In some embodiments, the bracket has a support ring 222, the extending wires are extended from the support ring 222, like the drawings of Fig. 4 and Fig. 5.
In some embodiments, there is a structure enhancing piece inside the support ring 222 to enhance structural strengthens of the support ring 222.
In Fig. 8, there are a first set of LED chips 8201 and a second set of LED chips 8202, the first set of LED chips 8201 emitting light outwardly with respect to the light bulb and the second set of LED chips 8202 emitting light toward dark sections of an adjacent LED filament. Usually, each LED filament is mounted with multiple LED chips which has main emitting angle of 120 degrees. When the LED filaments are disposed vertically, there are some dark areas not being fully illuminated. In the embodiment, the multiple LED filaments are arranged with tilt angles for emitting a portion of light to dark area of an adjacent LED filament. In this example, the second set of LED chip 8202 are specifically disposed for covering the dark area of adjacent LED filament while the first set of LED chips 8201 emit light normally outwardly passing out the light bulb.
In Fig. 6, the light bulb may also include a driver 8822 for controlling a luminance level ratio between the first set of LED chips 8201 and the second set of LED chips 8202 as illustrated in Fig. 8 to keep an even overall light pattern of the light bulb.
In Fig. 6, there are multiple lens 8824, 8825 arranged on the bulb shell 8809.
In some embodiments, the multiple lens may have a prism effect for diving a white light to multiple color beams.
In some embodiments, the bracket is made of metal material.
In some embodiments, the column part includes two vertical levers.
In some embodiments, the support of the central column is made of glass and has a sealed gas hole for installing heat dissipation gas into the container space.
In some embodiments, the heat dissipation gas in the container space contains oxygen more than 1% ratio of all heat dissipation gas.
In Fig. 6, the multiple supporting wires 8811, 8829 are respectively connected to different isolated heat sinks 8821, 8823, which may be metal pieces isolated with less heat conductive or heat isolation material. Such design prevents heat propagation.
In Fig. 9, there are a first set of LED chips 8853 and a second set of LED Chips 8852 on the LED filament, the first set of LED chips 8853 are mounted closer to the top electrode 8854 of the LED filament and the second set of LED chips 8852 are mounted closer to the bottom electrode 8851 of the LED filament, the first set of LED chips 8853 emit lights with lower color temperature than the second set of LED chips 8852.
In some embodiments, the light bulb may also include a driver for controlling luminance levels of the multiple LED filaments to vary separately with a predetermined pattern along a time period to simulate a flame effect.
In some embodiments, a color temperature of the LED filament also varies when simulating the flame effect.

- _Data shown_
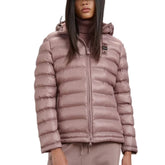 BLAUER Giubbotto Corto Ovattato Con Cappuccio Donna Rosa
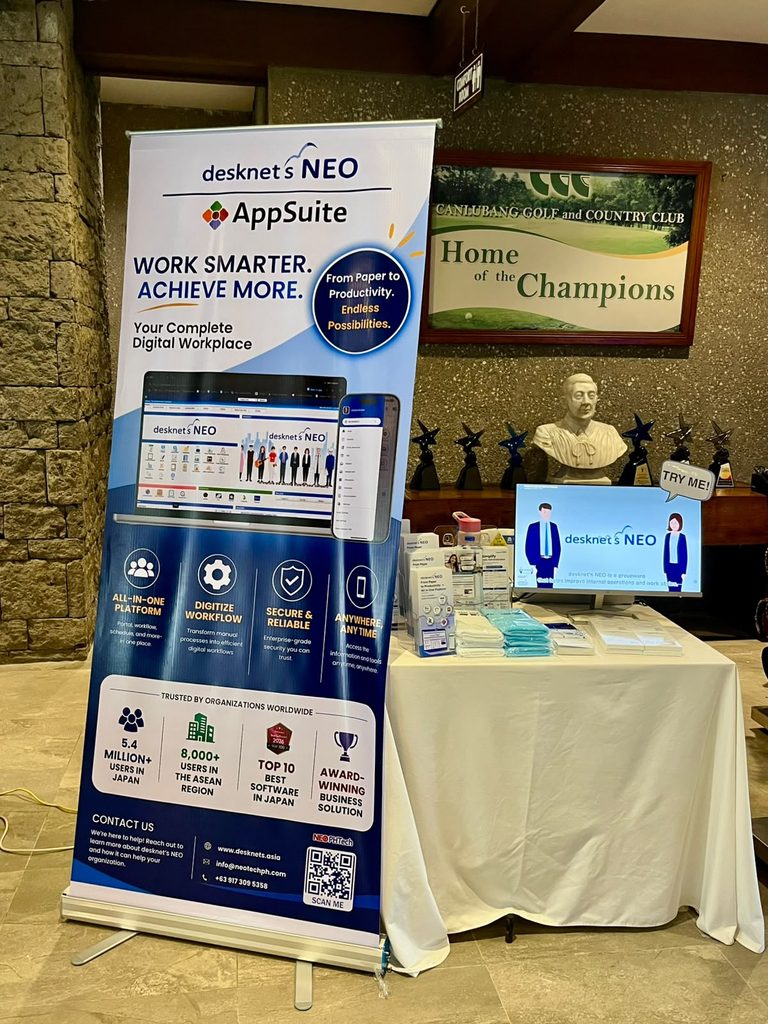 The desknet's NEO and AppSuite display at Canlubang Golf & Country Club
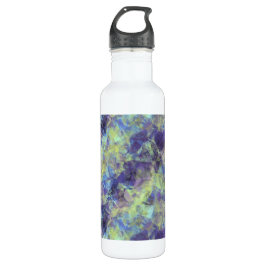 Crumpled Lavendel Textur Trinkflasche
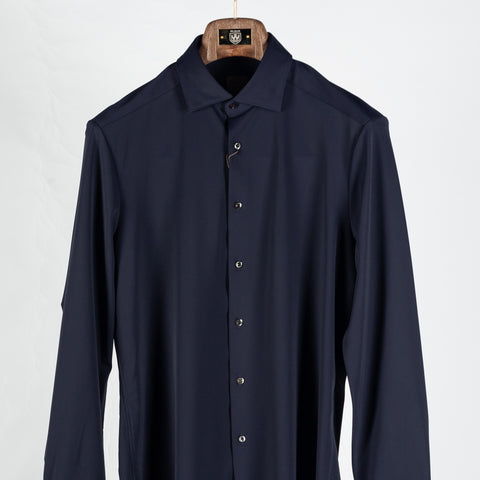 Stenstrom Navy Active Stretch Dress Shirt - Stretch - View 6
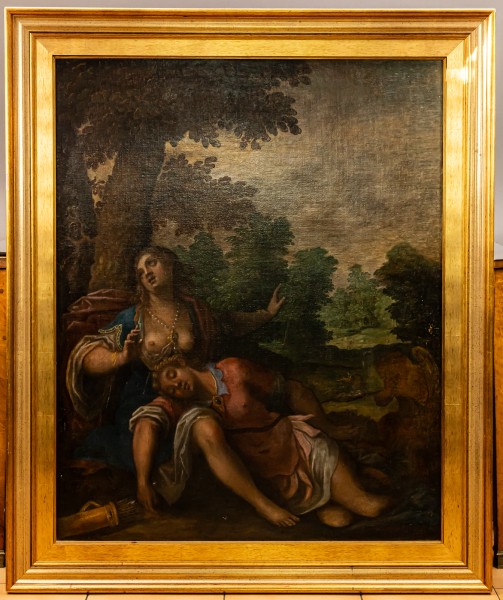  Malarz nieznany XVIII/XIX w.  Wenus i Adonis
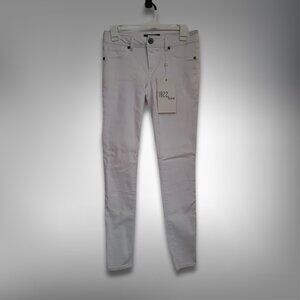 White, Black & Dark Blue Wash Denim bundle of 1822 Skinny Jeans, waist size 27"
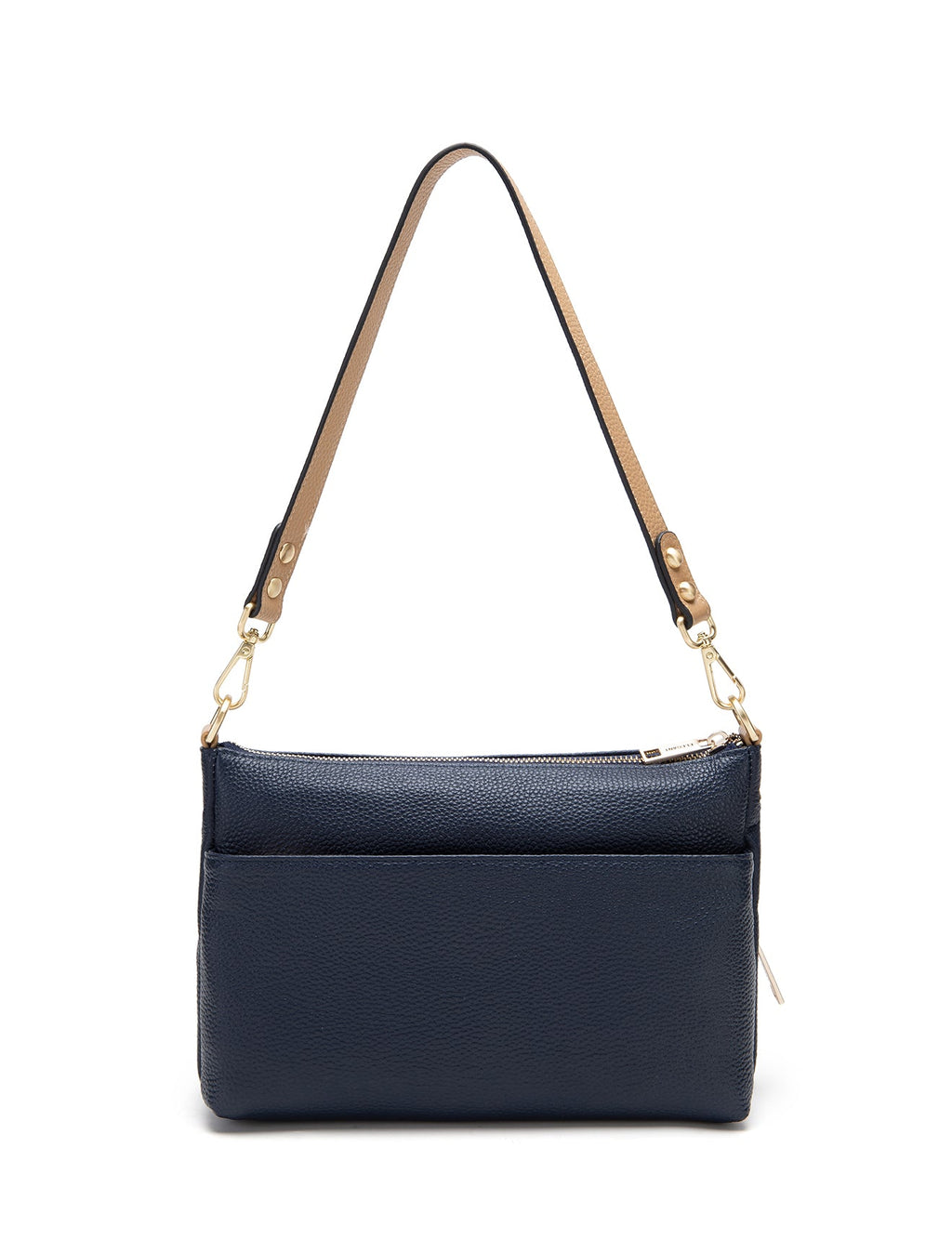 FELICITY LEATHER XBODY BAG- E1-0814A-NVY/CAM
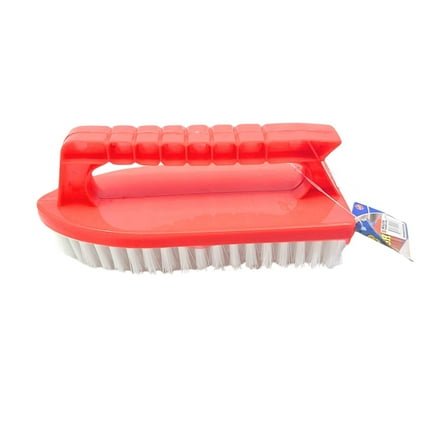 Hard Bristle Plastic Iron Style Scrub Brush : 1CT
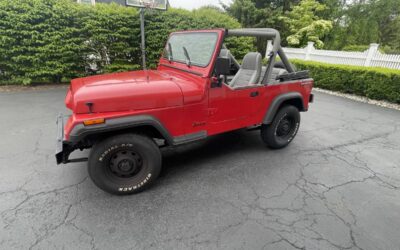 Jeep Wrangler yj  1989 red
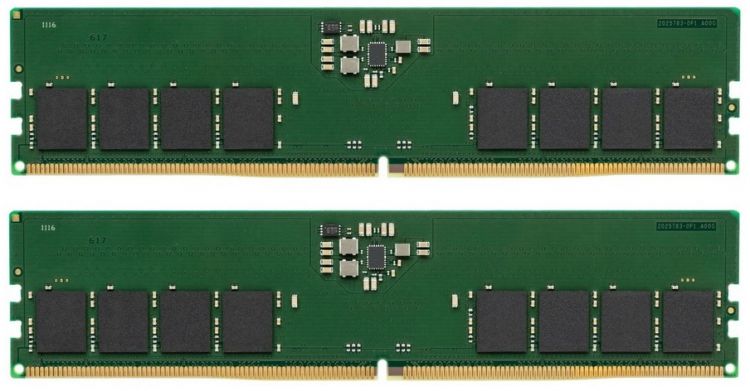 

Модуль памяти DDR5 32GB (2*16GB) Kingston KVR56U46BS8K2-32 5600MHz CL46 1RX8 1.1V 16Gbit RTL, KVR56U46BS8K2-32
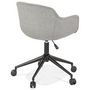 Voir la diapositive 4 : Paris Prix Chaise de Bureau Design  Alma  80cm Gris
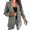 Gray, variant on Vedolay Womens Coat Women's Casual Office Long Sleeve Open Front with Button Suit Jacket,White 4XL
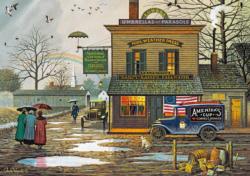 Dampy Donuts on a Dreary Day Nostalgic / Retro Large Piece By Buffalo Games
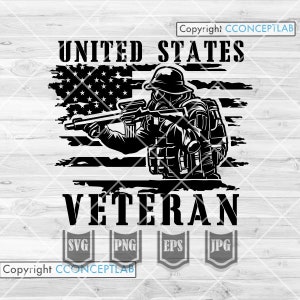 United States Veteran svg | US Veteran svg | US Military svg | Veteran&#39;s Day svg | Veteran Shirt svg | Veteran Dad svg | Military Clipart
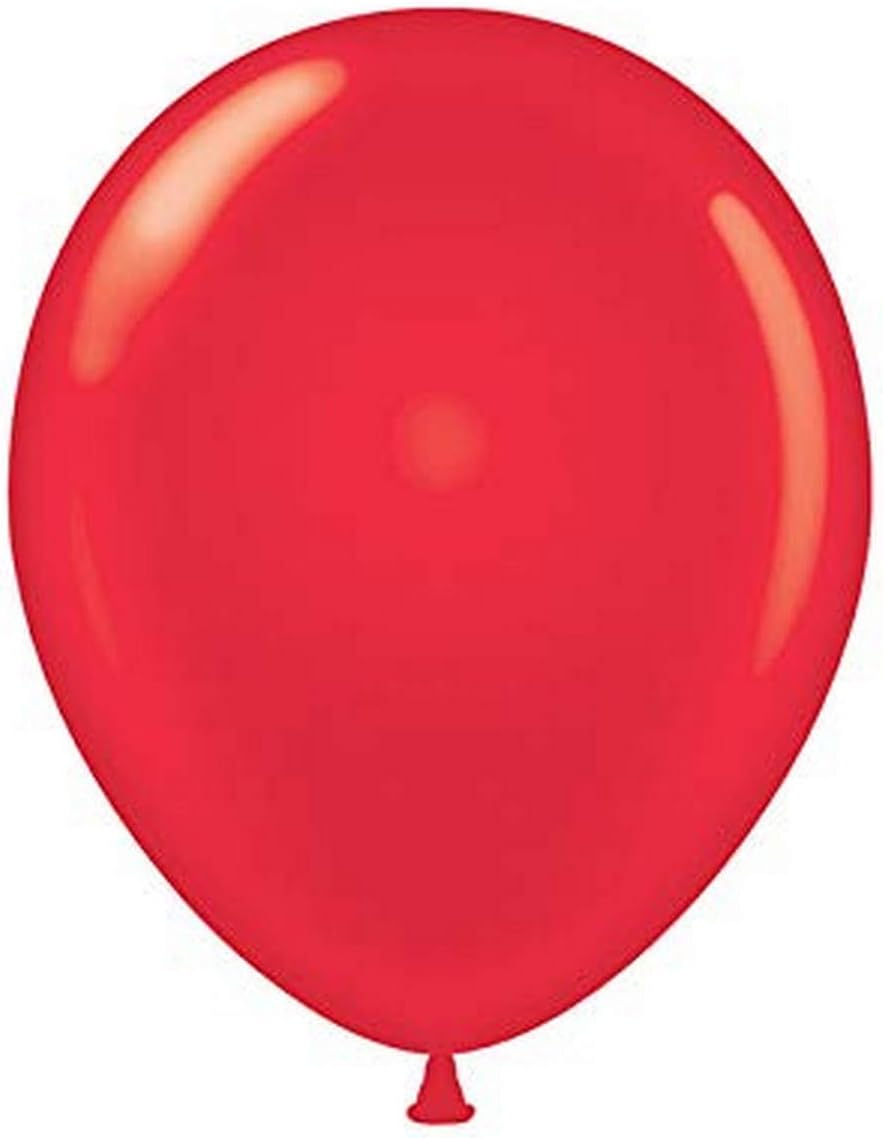 Tuftex 5" Red Standard Latex Balloons (50ct)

- _Your tasks_
[1] Quote the LED light bulb description between "In some embodiments, the bracket is" and "heat dissipation gas.", inclusive.
[2] Extend the LED light bulb description with new sentences that follow on from its last one.

- _Expected responses_
[1]
In some embodiments, the bracket is made of metal material.
In some embodiments, the column part includes two vertical levers.
In some embodiments, the support of the central column is made of glass and has a sealed gas hole for installing heat dissipation gas into the container space.
In some embodiments, the heat dissipation gas in the container space contains oxygen more than 1% ratio of all heat dissipation gas.

[2]
In some embodiments, the supporting wires and the bracket are deformed when installing into the bulb shell and recovers shapes after being placed into the bulb shell.
A filament bulb includes a bulb base, a bulb shell and a light source assembly. The bulb shell is disposed on the bulb base.
The light source assembly include a central glass column, a Nickel wire and multiple LED (Light Emitting Diode) light filaments. The central glass column is extended a bulb. The Nickel wire is led out by the central glass column. The multiple LED light filaments are connected to the Nickel wire.
However, the features of the LED light filaments create a light pattern with dark and white areas in a circumferential direction.
The aim of a lighting apparatus is to provide a wide angle of a filament bulb for luminescence. The lighting apparatus solves a light and dark patterns problem in the technique of nowadays.
In some embodiments, a technical program of the lighting apparatus is to provide a wide angle of the filament bulb for luminescence.
The filament bulb includes a bulb base, a bulb and a light source assembly. The bulb is disposed on the bulb base. The light source assembly is used for luminescence.
The light source assembly is connected to the bulb base. The light source assembly is extended the bulb.
The light source assembly includes a central column, a bracket, and multiple LED light filaments. The central column is disposed on the bulb base. The bracket is disposed on the central column.
One side of the LED light filament is fixed on the bracket while the other side is connected to a supporting wire.
The supporting wire is fixed on the central column.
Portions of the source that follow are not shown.